There were stores on the street level, as well as a restaurant of some kind. It had an L-shaped counter, with clay jugs stacked behind it. He smelled burning chickpeas. His mouth watered, but the woman behind the counter gave him a knowing look. She wouldn’t stand for any kind of thievery. Feeling more than slightl
y defeated, he followed the lizard into the narrow space between the soaring insulae. There was something on the ground—it looked like a collapsed wooden umbrella and smelled slightly acrid. The lizard paused in front of it.
“What’s that? Can I eat it?”
He looked closer and realized that there were clothes drying inside the funny umbrella. Quickly, he reached in and grabbed a blue tunic. The dye stuck to his fingers. They must have been absorbing their new colors—the “umbrella” was a drying rack. He sniffed the fabric. It smelled faintly of piss. He had no idea why, but neither was he in a position to be choosy. After all, it was fairly subtle. Nobody would notice, unless they drew close to him. And it was far better than the sunburned alternative. He slipped on the tunic. It felt strange not to be wearing anything underneath, but the breeze was also nice. It helped to dry some of the sweat that was building in uncomfortable places. He worried about chafing, but in the broad scheme of things, it was probably the least of his problems.
“Thanks,” he said to the lizard. “It was very thoughtful of you to lead me—”
“Hey!” a voice shouted from a second-story window. “Just what the fuck do you think you’re doing, nemo? Those don’t belong to you!”
He looked up. A woman leaned out the window, holding a blade and glaring at him.
“I’m sorry,” he called. “Do you mind if I borrow them? I’m kind of in a bad situation right now, and I promise that I’ll return them.”
“Get out of here, before I carve you a new hole.”
The lizard was already scampering away. He gave a quick wave to the woman, but she had disappeared from the window. Fearing that she might be on her way down, he hurried after his guide, who was heading back onto the street. He was still barefoot, but at least he had something to cover himself. It was best not to think too closely about the smell.

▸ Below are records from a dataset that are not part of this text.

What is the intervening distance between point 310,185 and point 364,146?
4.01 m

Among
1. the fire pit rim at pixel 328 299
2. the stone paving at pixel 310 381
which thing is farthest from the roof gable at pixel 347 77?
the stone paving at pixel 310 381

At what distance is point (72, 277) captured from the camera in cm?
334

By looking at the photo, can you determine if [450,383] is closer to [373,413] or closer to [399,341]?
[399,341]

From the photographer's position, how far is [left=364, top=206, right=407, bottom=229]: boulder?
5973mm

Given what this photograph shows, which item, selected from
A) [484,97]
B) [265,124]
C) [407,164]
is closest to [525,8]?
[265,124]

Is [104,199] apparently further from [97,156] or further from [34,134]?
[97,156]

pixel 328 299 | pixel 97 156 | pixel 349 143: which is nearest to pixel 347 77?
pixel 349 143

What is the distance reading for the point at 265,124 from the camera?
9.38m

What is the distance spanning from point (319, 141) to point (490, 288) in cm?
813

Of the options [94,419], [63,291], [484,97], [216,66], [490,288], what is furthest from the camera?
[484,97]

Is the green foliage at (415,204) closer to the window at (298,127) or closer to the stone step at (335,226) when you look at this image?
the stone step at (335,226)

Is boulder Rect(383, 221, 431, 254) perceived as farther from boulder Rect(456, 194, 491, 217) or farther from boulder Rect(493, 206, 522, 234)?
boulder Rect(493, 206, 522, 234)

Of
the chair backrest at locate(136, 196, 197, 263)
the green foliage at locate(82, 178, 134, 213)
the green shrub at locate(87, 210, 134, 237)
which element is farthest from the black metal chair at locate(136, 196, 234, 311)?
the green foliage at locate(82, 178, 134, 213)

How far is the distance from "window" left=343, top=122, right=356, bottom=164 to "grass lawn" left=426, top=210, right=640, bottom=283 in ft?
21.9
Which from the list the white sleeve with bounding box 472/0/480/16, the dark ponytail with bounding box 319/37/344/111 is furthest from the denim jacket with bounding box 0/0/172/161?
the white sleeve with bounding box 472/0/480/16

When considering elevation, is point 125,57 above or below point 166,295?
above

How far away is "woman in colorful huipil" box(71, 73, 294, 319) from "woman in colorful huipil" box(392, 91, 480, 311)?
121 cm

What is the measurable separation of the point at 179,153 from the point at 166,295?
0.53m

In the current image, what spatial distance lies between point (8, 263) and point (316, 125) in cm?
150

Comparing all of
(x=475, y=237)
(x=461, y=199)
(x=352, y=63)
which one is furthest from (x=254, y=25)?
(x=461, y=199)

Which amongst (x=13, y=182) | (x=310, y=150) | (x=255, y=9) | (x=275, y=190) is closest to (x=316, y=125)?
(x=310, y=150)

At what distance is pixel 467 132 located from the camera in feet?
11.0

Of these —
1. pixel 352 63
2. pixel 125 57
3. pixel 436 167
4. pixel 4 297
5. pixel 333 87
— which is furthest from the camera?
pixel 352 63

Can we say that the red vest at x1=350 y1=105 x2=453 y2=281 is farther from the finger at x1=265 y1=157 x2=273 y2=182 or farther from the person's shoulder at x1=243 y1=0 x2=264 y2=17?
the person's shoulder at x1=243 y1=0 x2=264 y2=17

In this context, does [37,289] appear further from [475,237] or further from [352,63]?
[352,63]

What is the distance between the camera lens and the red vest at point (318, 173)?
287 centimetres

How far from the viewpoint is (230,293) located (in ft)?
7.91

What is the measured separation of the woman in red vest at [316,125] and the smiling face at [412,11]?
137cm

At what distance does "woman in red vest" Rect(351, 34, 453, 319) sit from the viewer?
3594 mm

He walked downhill, keeping the lizard’s tail in sight. Luckily, the slope was gradual. He really needed to find some sandals. He kept staring at the feet of passersby and thinking sullenly that they didn’t deserve to be protected from sharp stones. The sun was making him tired and queasy, but as the buildings grew more densely packed, the shadows lengthened. He was grateful to walk beneath the edifices, until a pile of something awful landed next to his feet, and he realized that people were regularly tossing things out of windows. After that, he made sure to look up periodically, in order to avoid an unpleasant rain.